How the Eagles’ World Cup prep could negatively be impacted by all this is by the USA playing three Pacific Nations Cup matches in July. Professional Eagles have to get special dispensation from their clubs in order to participate in games during this time, and that hasn’t been granted yet, if it ever will be. Having to carry a roster of probably close to 30 for those matches, USA Rugby won’t likely be able to afford to house, feed, pay per diems to and fully accommodate all their professionals at the same time in an already expensive year. So not only will the Eagles potentially miss out on three games with their full assault of players, they’ll lose a full month of crucial assembly time.
Potentially impacted players include Samu Manoa, Chris Wyles, Blaine Scully, Hayden Smith, Eric Fry, Thretton Palamo, Brett Thompson, Cam Dolan, Titi Lamositele, Greg Peterson and Scott Lavalla. Try drawing up an American team capable of winning the Pacific Nations Cup sans those guys.

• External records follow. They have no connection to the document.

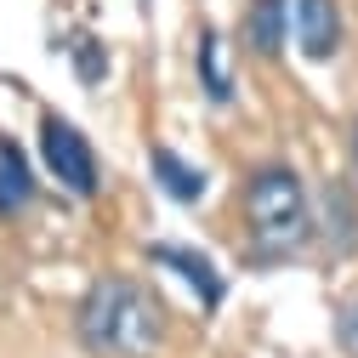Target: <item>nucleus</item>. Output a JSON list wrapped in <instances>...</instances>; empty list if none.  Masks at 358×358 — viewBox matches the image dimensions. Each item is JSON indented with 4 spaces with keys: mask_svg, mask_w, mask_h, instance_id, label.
<instances>
[{
    "mask_svg": "<svg viewBox=\"0 0 358 358\" xmlns=\"http://www.w3.org/2000/svg\"><path fill=\"white\" fill-rule=\"evenodd\" d=\"M80 336L103 358H154L165 319L137 279H97L80 301Z\"/></svg>",
    "mask_w": 358,
    "mask_h": 358,
    "instance_id": "obj_1",
    "label": "nucleus"
},
{
    "mask_svg": "<svg viewBox=\"0 0 358 358\" xmlns=\"http://www.w3.org/2000/svg\"><path fill=\"white\" fill-rule=\"evenodd\" d=\"M245 222L262 250H290L307 234V188L290 165H262L245 182Z\"/></svg>",
    "mask_w": 358,
    "mask_h": 358,
    "instance_id": "obj_2",
    "label": "nucleus"
},
{
    "mask_svg": "<svg viewBox=\"0 0 358 358\" xmlns=\"http://www.w3.org/2000/svg\"><path fill=\"white\" fill-rule=\"evenodd\" d=\"M40 154H46V171L57 176V182L69 188V194H97V159H92V148L80 143V131L74 125H63L57 114L40 125Z\"/></svg>",
    "mask_w": 358,
    "mask_h": 358,
    "instance_id": "obj_3",
    "label": "nucleus"
},
{
    "mask_svg": "<svg viewBox=\"0 0 358 358\" xmlns=\"http://www.w3.org/2000/svg\"><path fill=\"white\" fill-rule=\"evenodd\" d=\"M296 40H301V52L307 57H336L341 46V12H336V0H296Z\"/></svg>",
    "mask_w": 358,
    "mask_h": 358,
    "instance_id": "obj_4",
    "label": "nucleus"
},
{
    "mask_svg": "<svg viewBox=\"0 0 358 358\" xmlns=\"http://www.w3.org/2000/svg\"><path fill=\"white\" fill-rule=\"evenodd\" d=\"M245 34L262 57H279L285 52V34H290V0H250V17Z\"/></svg>",
    "mask_w": 358,
    "mask_h": 358,
    "instance_id": "obj_5",
    "label": "nucleus"
},
{
    "mask_svg": "<svg viewBox=\"0 0 358 358\" xmlns=\"http://www.w3.org/2000/svg\"><path fill=\"white\" fill-rule=\"evenodd\" d=\"M29 194H34V176H29L23 148H17L12 137H0V216L23 210V205H29Z\"/></svg>",
    "mask_w": 358,
    "mask_h": 358,
    "instance_id": "obj_6",
    "label": "nucleus"
},
{
    "mask_svg": "<svg viewBox=\"0 0 358 358\" xmlns=\"http://www.w3.org/2000/svg\"><path fill=\"white\" fill-rule=\"evenodd\" d=\"M199 80H205V97H210V103H228V97H234L228 52H222V40H216V34H205V40H199Z\"/></svg>",
    "mask_w": 358,
    "mask_h": 358,
    "instance_id": "obj_7",
    "label": "nucleus"
},
{
    "mask_svg": "<svg viewBox=\"0 0 358 358\" xmlns=\"http://www.w3.org/2000/svg\"><path fill=\"white\" fill-rule=\"evenodd\" d=\"M154 262H171V267H182V279L205 296V301H222V285L210 279V267H205V256H194V250H171V245H159L154 250Z\"/></svg>",
    "mask_w": 358,
    "mask_h": 358,
    "instance_id": "obj_8",
    "label": "nucleus"
},
{
    "mask_svg": "<svg viewBox=\"0 0 358 358\" xmlns=\"http://www.w3.org/2000/svg\"><path fill=\"white\" fill-rule=\"evenodd\" d=\"M154 171H159V188L165 194H176V199H199V176L182 165V159H176V154H154Z\"/></svg>",
    "mask_w": 358,
    "mask_h": 358,
    "instance_id": "obj_9",
    "label": "nucleus"
},
{
    "mask_svg": "<svg viewBox=\"0 0 358 358\" xmlns=\"http://www.w3.org/2000/svg\"><path fill=\"white\" fill-rule=\"evenodd\" d=\"M336 347H341L347 358H358V296L341 301V313H336Z\"/></svg>",
    "mask_w": 358,
    "mask_h": 358,
    "instance_id": "obj_10",
    "label": "nucleus"
},
{
    "mask_svg": "<svg viewBox=\"0 0 358 358\" xmlns=\"http://www.w3.org/2000/svg\"><path fill=\"white\" fill-rule=\"evenodd\" d=\"M352 165H358V120H352Z\"/></svg>",
    "mask_w": 358,
    "mask_h": 358,
    "instance_id": "obj_11",
    "label": "nucleus"
}]
</instances>
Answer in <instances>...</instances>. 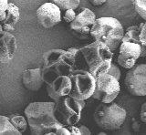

USA Rugby’s hope for the inclusion of about a dozen of its best players hangs on the negotiation skills of CEO Nigel Melville, who appears to have lost the negotiation battle with the Premiership over November availability. He brokered the loss of Premiership pros for three games in the November test window for their participation in a 68-point loss to New Zealand, and those Eagles weren’t exactly starting every match for their clubs while being prevented from playing with the National Team.
If the release of Premiership players for this summer was part of the November, 2014 deal, then kudos to Melville. If not, then the entire relationship between rugby in the United States and the Premiership, specifically, needs to be called into question. (Stade Francais’ Scott Lavalla was made available by his club during the Premiership-enforced moratorium in November.)
There are substantial rumors about the Premiership looking to expand into the United States, be it with a developmental league or one-off games, and Melville and other heavy hitters stateside have met with Premiership representatives. But how much flogging should the United States National Team endure from the Premiership before reaping some kind of benefit?
While USA Rugby can't play victim entirely in this whole mess, these negotiations shouldn’t be left for Tier Two teams to deal with, and imbalance between tiers isn’t an entirely new concept in regards to the World Cup. In the summer of 2011, the Eagles didn’t have access to all their pros for the Churchill Cup, while the England Saxons did. Rumor has it the RFU greased the palms of the Premiership for their players’ release.
During the actual 2011 World Cup, first tier nations had almost exactly a week between pool matches – a pretty standard amount of downtime in the world of rugby – while second tier teams had much more sporadic breaks between matches, and sometimes just a few days. That issue was widely publicized and has been addressed ahead of the 2015 World Cup.
But what also needs to be addressed are the player release windows, especially as it pertains to second tier teams. The current release windows are tailored to accommodate the top nine teams, and 10 of the top 15, in the world rankings. The Pacific Nations Cup, an IRB creation, includes the 10th, 11th, 12th, 13th, 16th and 18th ranked teams in the world. By kowtowing to Six Nations and The Rugby Championship schedules, and fostering an environment that hurts second tier teams, the IRB is essentially promoting a class system.